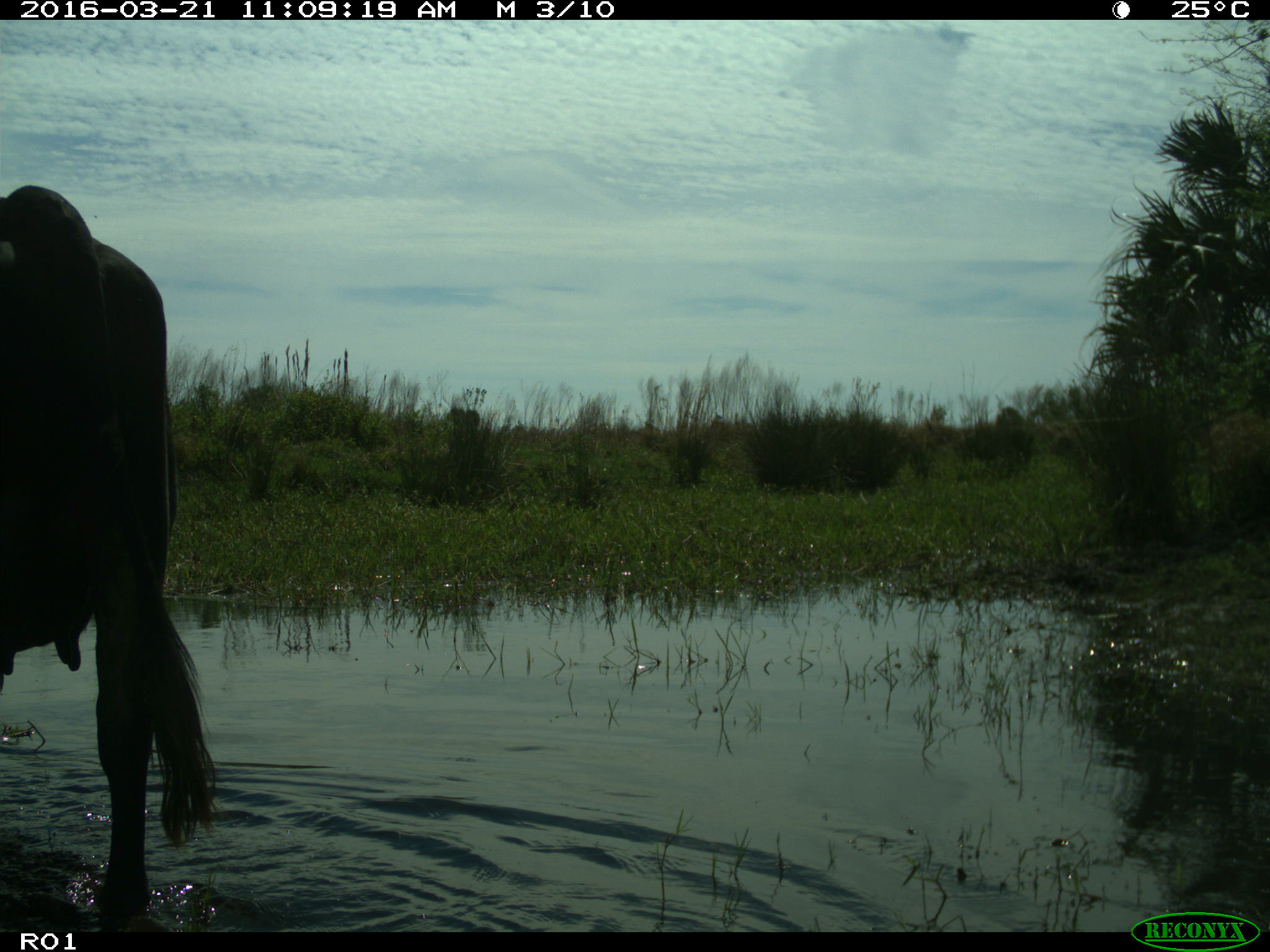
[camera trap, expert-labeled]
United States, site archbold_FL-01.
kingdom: Animalia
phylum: Chordata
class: Mammalia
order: Artiodactyla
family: Bovidae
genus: Bos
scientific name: Bos taurus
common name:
::::::::::
● ACTIVITY: Reproduce all the entries above exactly. Include no images.

● EXERCISE OUTPUT:
[camera trap, expert-labeled]
United States, site archbold_FL-01.
kingdom: Animalia
phylum: Chordata
class: Mammalia
order: Artiodactyla
family: Bovidae
genus: Bos
scientific name: Bos taurus
common name:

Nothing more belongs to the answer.